Os repórteres Paulo Renato Soares e Mohamed Saigg tiveram acesso com
exclusividade a mais de 20 mil fichas hospitalares suspeitas de fraudes e erros
grosseiros. Na Bahia, o homem que deu à luz! Em Rio Bonito, o irmão de Ana
morreu duas vezes!
Em Maricá, a mulher que tirou a próstata. E em São Paulo,
encontramos o rapaz que já morreu. Acredite: esses casos são a prova de que
hospitais em todo o Brasil operam milagres na hora de cobrar por atendimentos
pelo SUS - o Sistema Único de Saúde. Fraudes que tiram milhões de reais da
saúde brasileira.
E erros que revelam a fragilidade de um sistema criado
justamente para melhorar o controle sobre as internações. Ednilton mora em uma
casa, na periferia de Salvador. É casado e tem três filhos. Ele procurou o
hospital geral Roberto Santos, em 2011, para fazer uma pequena cirurgia. A
instituição apresentou a fatura e recebeu do SUS pelo serviço.Ednilton Silva:
Eu entrei pela parte da tarde e sai no outro dia pela manhã.

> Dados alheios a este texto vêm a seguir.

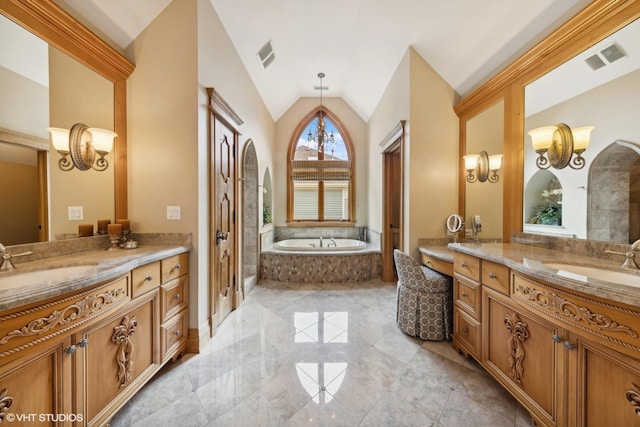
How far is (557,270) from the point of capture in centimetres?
116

Fantástico: Não deu nem 24 horas?
Ednilton Silva: Não.
Mas o que ninguém sabia até agora é que o hospital apresentou
uma outra conta sobre a passagem do paciente naquela época. A fatura tem um
período de internação maior, valores mais altos. E um procedimento no mínimo
surpreendente para um homem. Segundo o registro, Ednilton passou por uma
cesariana, teria feito um parto. E o SUS pagou por isso.
Ednilton: Em contrapartida, ainda querem inverter minha
posição, né?
Mulher: Querem fazer você de mulher, né?
O documento usado pelas instituições de saúde - públicas ou
particulares - para cobrar os gastos com um paciente internado pelo SUS é a AIH
- Autorização de Internação Hospitalar.
Se um paciente precisa ser internado, uma AIH é aberta em seu
nome. Ali devem constar dados pessoais e todos os procedimentos médicos pelos
quais passou. Assim que a pessoa recebe alta, a AIH é encaminhada para o SUS.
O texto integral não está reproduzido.